-- start of Task data --

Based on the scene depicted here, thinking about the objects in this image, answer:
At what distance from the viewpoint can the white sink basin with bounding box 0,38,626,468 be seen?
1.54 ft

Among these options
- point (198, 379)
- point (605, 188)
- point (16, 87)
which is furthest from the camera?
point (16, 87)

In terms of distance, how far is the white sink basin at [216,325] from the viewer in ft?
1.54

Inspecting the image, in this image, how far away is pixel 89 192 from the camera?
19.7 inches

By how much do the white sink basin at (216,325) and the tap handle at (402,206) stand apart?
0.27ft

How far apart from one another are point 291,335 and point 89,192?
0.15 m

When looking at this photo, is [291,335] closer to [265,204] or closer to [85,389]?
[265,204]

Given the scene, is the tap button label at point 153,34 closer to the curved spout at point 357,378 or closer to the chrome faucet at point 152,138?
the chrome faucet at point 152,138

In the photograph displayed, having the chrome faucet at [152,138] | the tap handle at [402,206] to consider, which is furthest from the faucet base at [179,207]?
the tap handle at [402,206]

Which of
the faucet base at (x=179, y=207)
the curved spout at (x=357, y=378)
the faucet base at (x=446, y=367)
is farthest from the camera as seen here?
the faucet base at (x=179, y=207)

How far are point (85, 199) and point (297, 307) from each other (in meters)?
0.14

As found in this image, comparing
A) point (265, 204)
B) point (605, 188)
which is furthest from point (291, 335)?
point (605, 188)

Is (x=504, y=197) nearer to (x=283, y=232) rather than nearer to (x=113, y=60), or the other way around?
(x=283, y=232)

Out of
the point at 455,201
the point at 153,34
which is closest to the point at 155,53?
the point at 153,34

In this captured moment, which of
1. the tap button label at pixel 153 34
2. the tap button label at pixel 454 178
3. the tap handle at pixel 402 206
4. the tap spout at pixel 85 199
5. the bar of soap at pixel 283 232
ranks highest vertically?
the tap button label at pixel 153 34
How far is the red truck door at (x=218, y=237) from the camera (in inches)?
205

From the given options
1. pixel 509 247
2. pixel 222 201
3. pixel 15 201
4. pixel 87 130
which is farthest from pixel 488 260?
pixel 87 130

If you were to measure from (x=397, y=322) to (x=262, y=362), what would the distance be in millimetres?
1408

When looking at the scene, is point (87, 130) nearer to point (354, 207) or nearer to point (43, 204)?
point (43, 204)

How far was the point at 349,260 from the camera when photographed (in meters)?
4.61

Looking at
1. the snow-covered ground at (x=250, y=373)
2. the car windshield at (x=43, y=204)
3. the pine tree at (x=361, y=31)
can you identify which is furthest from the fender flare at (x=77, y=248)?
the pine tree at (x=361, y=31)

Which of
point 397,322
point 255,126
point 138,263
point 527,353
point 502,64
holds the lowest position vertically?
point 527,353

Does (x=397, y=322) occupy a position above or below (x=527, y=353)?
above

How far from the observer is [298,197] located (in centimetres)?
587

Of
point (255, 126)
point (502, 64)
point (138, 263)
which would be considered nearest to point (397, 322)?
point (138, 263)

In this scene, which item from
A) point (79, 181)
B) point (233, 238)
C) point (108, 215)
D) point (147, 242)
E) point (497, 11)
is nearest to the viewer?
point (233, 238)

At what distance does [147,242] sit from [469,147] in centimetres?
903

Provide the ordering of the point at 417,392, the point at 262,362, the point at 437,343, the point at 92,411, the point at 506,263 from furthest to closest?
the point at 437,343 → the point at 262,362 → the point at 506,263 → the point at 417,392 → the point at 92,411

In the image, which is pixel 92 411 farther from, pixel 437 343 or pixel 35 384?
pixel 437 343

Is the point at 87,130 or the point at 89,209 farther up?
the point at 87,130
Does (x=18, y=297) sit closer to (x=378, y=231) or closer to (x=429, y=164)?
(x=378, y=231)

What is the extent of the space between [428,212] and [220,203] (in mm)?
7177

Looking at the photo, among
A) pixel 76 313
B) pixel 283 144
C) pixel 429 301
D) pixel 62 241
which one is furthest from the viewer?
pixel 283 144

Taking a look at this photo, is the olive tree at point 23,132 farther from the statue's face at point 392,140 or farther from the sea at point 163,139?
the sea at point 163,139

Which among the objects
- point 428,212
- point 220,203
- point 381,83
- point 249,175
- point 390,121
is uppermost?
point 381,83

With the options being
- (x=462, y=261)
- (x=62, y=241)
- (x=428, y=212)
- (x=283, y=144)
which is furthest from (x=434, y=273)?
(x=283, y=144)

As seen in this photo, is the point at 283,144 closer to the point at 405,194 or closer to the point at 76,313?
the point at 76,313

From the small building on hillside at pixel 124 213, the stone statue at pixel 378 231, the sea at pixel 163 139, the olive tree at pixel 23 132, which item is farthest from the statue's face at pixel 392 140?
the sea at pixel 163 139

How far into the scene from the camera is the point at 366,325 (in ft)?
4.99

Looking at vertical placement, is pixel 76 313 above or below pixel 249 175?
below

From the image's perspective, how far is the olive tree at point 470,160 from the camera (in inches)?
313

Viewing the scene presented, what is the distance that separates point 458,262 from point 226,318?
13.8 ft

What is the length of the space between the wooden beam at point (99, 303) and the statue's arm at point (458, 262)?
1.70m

-- end of Task data --

▸ **Exercise description**
Copy the data again, requests included, starting at the line that contains "Looking at vertical" and ending at the end of the data. Increase every distance in the answers by 40.

▸ **Answer**
Looking at vertical placement, is pixel 76 313 above or below pixel 249 175?
below

From the image's perspective, how far is the olive tree at point 470,160 from the camera (in inches)?
353

Viewing the scene presented, what is the distance that separates point 458,262 from point 226,318?
53.8 ft

What is the length of the space between the wooden beam at point (99, 303) and the statue's arm at point (458, 262)?
41.70m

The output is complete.